- **Data records**:
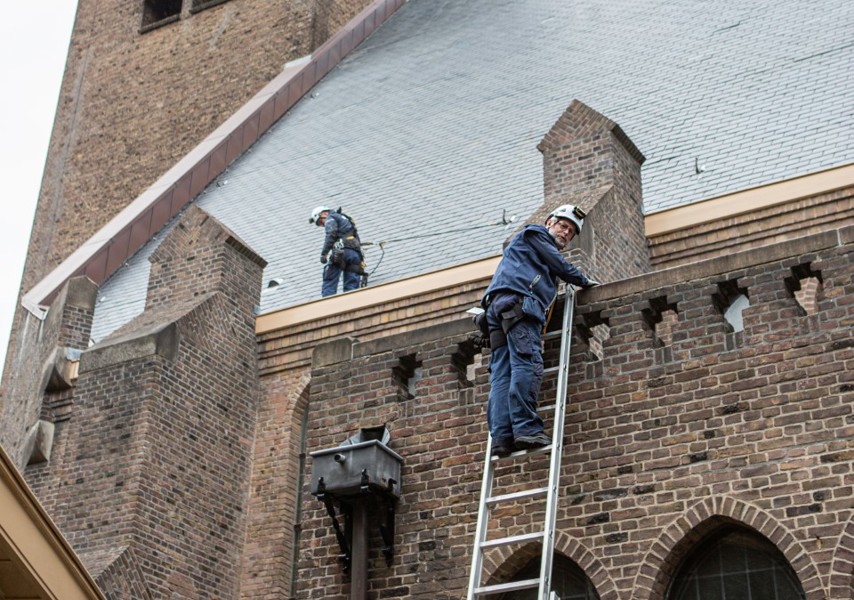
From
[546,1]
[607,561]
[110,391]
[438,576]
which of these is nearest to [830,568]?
[607,561]

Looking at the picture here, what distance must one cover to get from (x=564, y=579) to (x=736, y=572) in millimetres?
1156

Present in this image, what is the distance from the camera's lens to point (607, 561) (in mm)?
8711

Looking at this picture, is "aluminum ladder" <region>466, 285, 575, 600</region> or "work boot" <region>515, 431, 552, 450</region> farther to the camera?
"work boot" <region>515, 431, 552, 450</region>

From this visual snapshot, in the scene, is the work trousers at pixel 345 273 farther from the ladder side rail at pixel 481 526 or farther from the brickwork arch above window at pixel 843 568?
the brickwork arch above window at pixel 843 568

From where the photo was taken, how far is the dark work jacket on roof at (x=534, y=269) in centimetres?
916

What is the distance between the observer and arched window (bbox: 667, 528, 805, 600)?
829 centimetres

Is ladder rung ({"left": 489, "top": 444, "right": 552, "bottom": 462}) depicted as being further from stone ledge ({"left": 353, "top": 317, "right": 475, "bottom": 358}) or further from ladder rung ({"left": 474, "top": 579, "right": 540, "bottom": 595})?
stone ledge ({"left": 353, "top": 317, "right": 475, "bottom": 358})

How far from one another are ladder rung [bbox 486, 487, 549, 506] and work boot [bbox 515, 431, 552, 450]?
28cm

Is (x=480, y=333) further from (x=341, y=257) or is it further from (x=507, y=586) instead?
(x=341, y=257)

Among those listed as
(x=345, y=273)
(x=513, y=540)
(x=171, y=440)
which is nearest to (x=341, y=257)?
(x=345, y=273)

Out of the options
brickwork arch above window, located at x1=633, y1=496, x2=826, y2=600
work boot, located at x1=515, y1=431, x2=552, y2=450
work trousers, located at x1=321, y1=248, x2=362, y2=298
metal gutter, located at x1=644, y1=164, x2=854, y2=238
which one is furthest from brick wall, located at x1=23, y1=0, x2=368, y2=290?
brickwork arch above window, located at x1=633, y1=496, x2=826, y2=600

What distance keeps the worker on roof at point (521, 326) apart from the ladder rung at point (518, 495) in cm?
32

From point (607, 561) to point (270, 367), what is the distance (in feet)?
31.1

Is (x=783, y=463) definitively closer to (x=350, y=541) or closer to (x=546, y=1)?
(x=350, y=541)
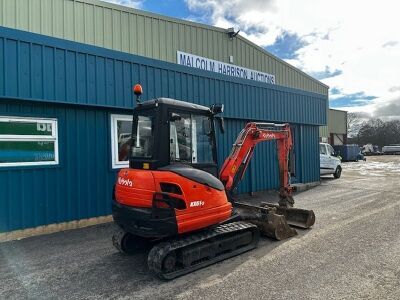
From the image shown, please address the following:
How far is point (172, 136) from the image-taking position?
211 inches

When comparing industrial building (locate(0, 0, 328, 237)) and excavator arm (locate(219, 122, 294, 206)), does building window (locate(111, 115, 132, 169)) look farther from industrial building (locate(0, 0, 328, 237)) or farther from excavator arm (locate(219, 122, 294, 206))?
excavator arm (locate(219, 122, 294, 206))

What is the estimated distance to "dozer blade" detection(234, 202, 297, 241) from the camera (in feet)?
21.9

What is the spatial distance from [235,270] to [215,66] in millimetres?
13286

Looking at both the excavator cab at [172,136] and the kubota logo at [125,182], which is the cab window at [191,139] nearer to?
the excavator cab at [172,136]

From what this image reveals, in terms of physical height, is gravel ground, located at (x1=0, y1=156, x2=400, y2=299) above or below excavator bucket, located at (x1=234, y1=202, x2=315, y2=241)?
below

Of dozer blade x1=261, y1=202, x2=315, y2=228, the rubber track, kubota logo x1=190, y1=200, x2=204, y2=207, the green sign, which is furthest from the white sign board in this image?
kubota logo x1=190, y1=200, x2=204, y2=207

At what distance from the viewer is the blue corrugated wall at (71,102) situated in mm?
7066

- **Exercise prompt**:
Produce an exact reproduction of the lines from the line containing "Is (x=480, y=333)" through the last line of the records. Any picture is left out.

- **Response to this exercise**:
Is (x=480, y=333) further from (x=341, y=257) or is it further from (x=507, y=586) instead?
(x=341, y=257)

Among those listed as
(x=345, y=273)
(x=513, y=540)
(x=171, y=440)
which is nearest to (x=341, y=257)?
(x=345, y=273)

Out of the options
brickwork arch above window, located at x1=633, y1=496, x2=826, y2=600
work boot, located at x1=515, y1=431, x2=552, y2=450
work trousers, located at x1=321, y1=248, x2=362, y2=298
metal gutter, located at x1=644, y1=164, x2=854, y2=238
which one is furthest from brick wall, located at x1=23, y1=0, x2=368, y2=290?
brickwork arch above window, located at x1=633, y1=496, x2=826, y2=600

What distance keeps the worker on roof at point (521, 326) apart from the ladder rung at point (518, 495) in cm?
32

From point (607, 561) to point (270, 367), what is the distance (in feet)?
31.1

Is (x=783, y=463) definitively closer to (x=350, y=541) or closer to (x=546, y=1)?
(x=350, y=541)
From the image shown, please address the following:
How far is point (172, 136) from the image-taking position?
211 inches

When comparing industrial building (locate(0, 0, 328, 237)) and excavator arm (locate(219, 122, 294, 206)), does building window (locate(111, 115, 132, 169)) look farther from industrial building (locate(0, 0, 328, 237)) or farther from excavator arm (locate(219, 122, 294, 206))?
excavator arm (locate(219, 122, 294, 206))

What is the estimated distance to "dozer blade" detection(234, 202, 297, 241) from the camera (in feet)?
21.9

What is the spatial distance from [235,270] to [215,66] in millimetres?
13286

Looking at both the excavator cab at [172,136] and the kubota logo at [125,182], which is the cab window at [191,139] nearer to?
the excavator cab at [172,136]

From what this image reveals, in terms of physical height, is gravel ground, located at (x1=0, y1=156, x2=400, y2=299) above or below excavator bucket, located at (x1=234, y1=202, x2=315, y2=241)?
below

Of dozer blade x1=261, y1=202, x2=315, y2=228, the rubber track, kubota logo x1=190, y1=200, x2=204, y2=207, the green sign, which is furthest from the white sign board in this image?
kubota logo x1=190, y1=200, x2=204, y2=207

At what distance from the viewer is the blue corrugated wall at (71,102) situated in mm?
7066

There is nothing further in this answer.